**MATERIAL PROVIDED:**
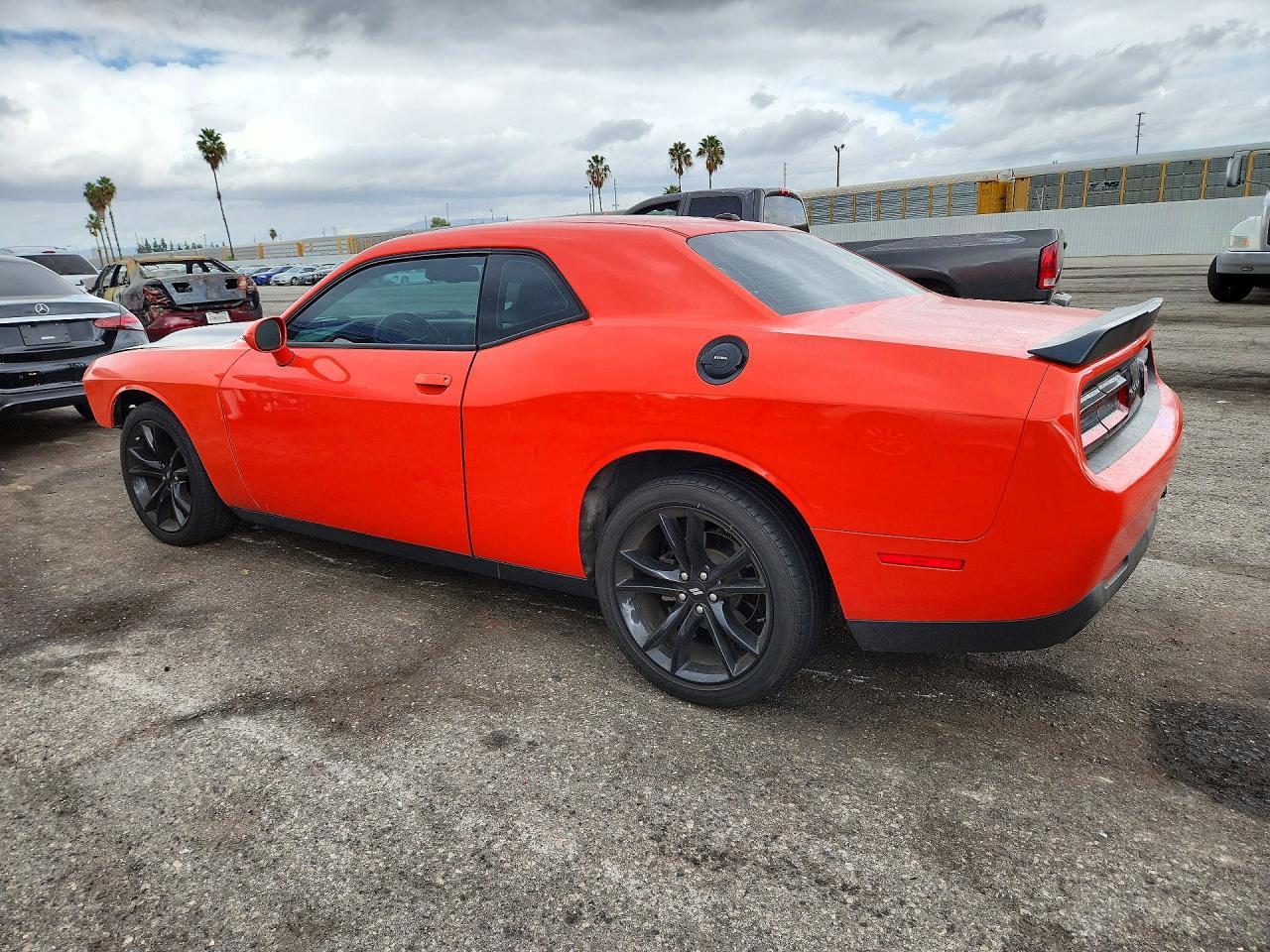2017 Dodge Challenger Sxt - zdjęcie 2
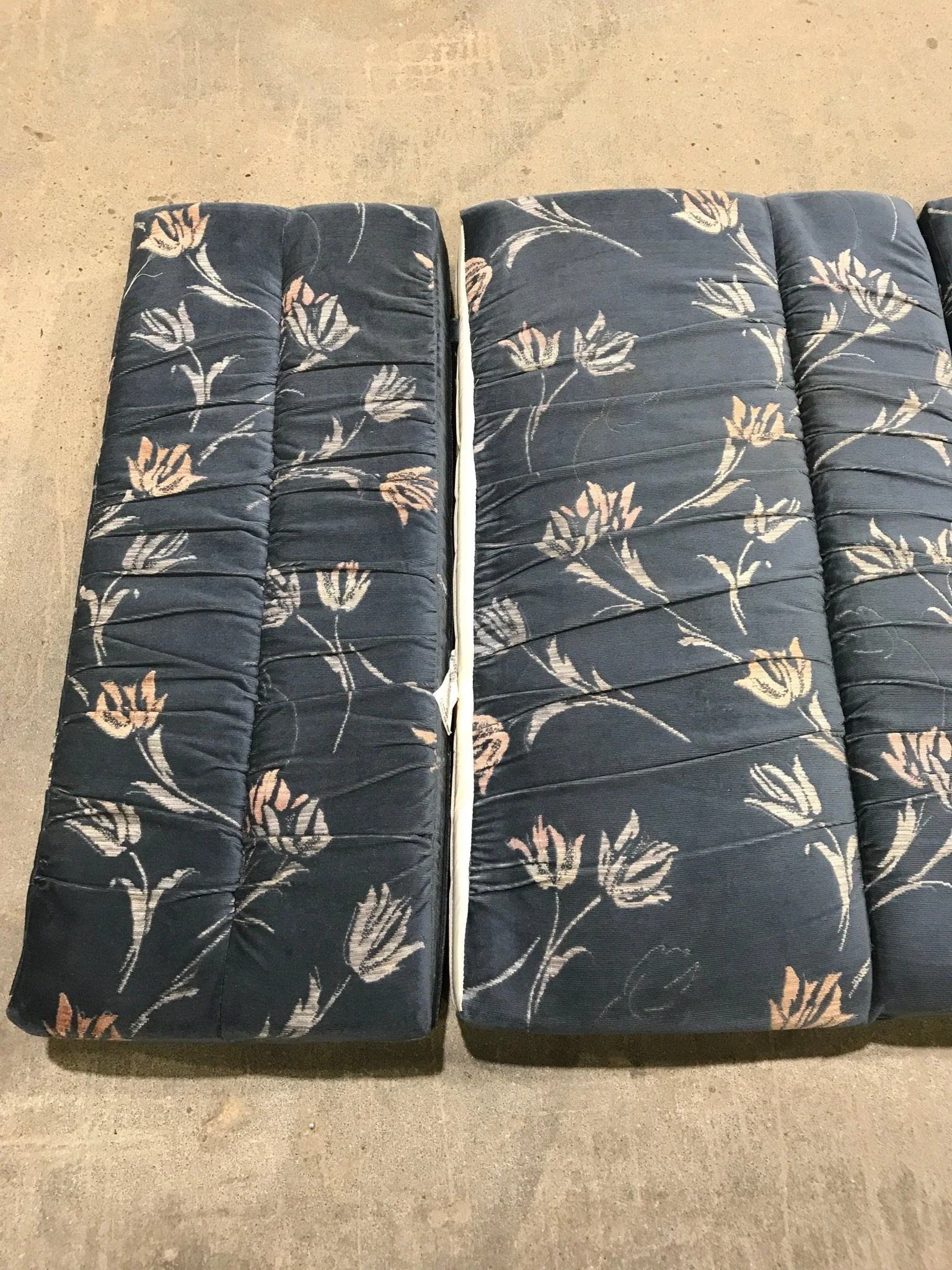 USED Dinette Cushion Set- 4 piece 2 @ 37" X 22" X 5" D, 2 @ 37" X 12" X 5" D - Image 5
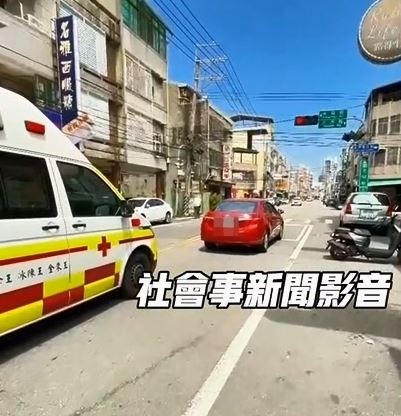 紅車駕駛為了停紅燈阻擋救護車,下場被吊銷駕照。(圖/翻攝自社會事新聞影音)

---

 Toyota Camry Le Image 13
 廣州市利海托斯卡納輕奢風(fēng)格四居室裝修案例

**TASK:** Print exactly the lines above from the one with "Toyota Camry Le Image 13" to the one with "廣州市利海托斯卡納輕奢風(fēng)格四居室裝修案例", including both.

**SOLUTION TO THE PROBLEM:**
 Toyota Camry Le Image 13
 廣州市利海托斯卡納輕奢風(fēng)格四居室裝修案例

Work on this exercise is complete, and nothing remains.